A livello federale, una spinta fondamentale arriverà anche grazie all’Inflation reduction act, spesso definita come la legge sul clima più ambiziosa mai approvata dagli Stati Uniti. Al di là del fondamentale obiettivo del -40 per cento di emissioni al 2030 (rispetto ai livelli del 2005), la norma ha previsto degli interventi mirati per favorire il processo di elettrificazione dei veicoli e proteggere l’economia nazionale: un’auto elettrica, negli Usa, è eleggibile per ricevere un incentivo monetario all’acquisto solo se assemblata sul territorio federale. Un sistema che in qualche modo ricalca la «sovranità industriale» di cui ha parlato Emmanuel Macron, presidente francese, per quanto riguarda la penetrazione statunitense e cinese nel mercato automotive continentale. 

«Sì, quella americana è una scelta protezionistica, ma mantiene l’offerta alta: fa in modo che i costruttori continuino a produrre sul posto. E poi ci sono effetti positivi sull’occupazione. La legge pone anche l’attenzione verso le batterie e sui materiali critici utilizzati nelle batterie: devono essere per una quota minima processati, estratti, lavorati, assemblati negli Stati Uniti, oppure in Paesi che hanno il libero scambio con gli States», specifica Aneris.

La crescita di Usa e Cina (fonte: Transport & Environment)

Come deve muoversi il mercato europeo dell’auto elettrica
Cosa dovrebbe fare l’Europa per uscire da questa situazione di stallo? Innanzitutto, dice Aneris, bisogna «velocemente confermare la fine della vendita delle auto inquinanti a partire dal 2035. Il progresso è inarrestabile, ora dobbiamo capire se vogliamo essere parte attiva o meno. Non è l’auto elettrica che toglie i posti di lavoro, ma la mancanza di reattività da parte delle istituzioni. Ultimamente, bisogna dirlo, stiamo provando a invertire la rotta. Ad esempio, la Commissione ha annunciato un atto volto a stimolare l’estrazione e la produzione dei materiali critici per batterie in Europa. Dopodiché è necessario lavorare sulle piccole flessibilità, che se non risolte possono minacciare obiettivi già poco ambiziosi». 

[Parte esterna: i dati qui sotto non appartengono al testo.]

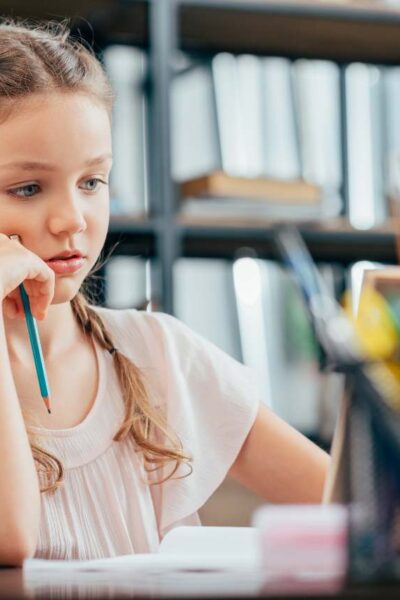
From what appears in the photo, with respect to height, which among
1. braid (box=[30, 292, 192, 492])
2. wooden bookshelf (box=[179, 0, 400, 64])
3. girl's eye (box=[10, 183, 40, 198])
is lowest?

L’Ue sta anche valutando di rendere obbligatoria l’elettrificazione delle flotte aziendali entro il 2030, e questa settimana il Parlamento ha chiesto agli Stati membri di installare colonnine di ricarica ogni 60 chilometri (lungo le strade principali) entro il 2026. Il problema, però, è che nel voto sulla direttiva dei “carburanti alternativi” è stato bocciato l’emendamento che prevedeva le sanzioni ai Paesi non in pari con le regole (1.000 euro di multa per ogni colonnina non installata). L’ennesimo compromesso, l’ennesima ambiguità. 

Incentivi e nuovi target rimangono cruciali perché stimolano le aziende e compensano le evidenti lacune della politica industriale europea, non all’altezza degli esempi cinesi o statunitensi. Ecco perché sarebbe importante rivedere gli standard sulle emissioni. L’obiettivo europeo dei 95 g CO2/km per le autovetture di nuova immatricolazione è valido per il periodo tra il 2020 e il 2024, ma servirebbero dei target intermedi per attrarre ulteriori investimenti e fornire maggiori certezze al comparto. Com’era già successo nel 2019, poco prima dell’introduzione della regola al momento in vigore.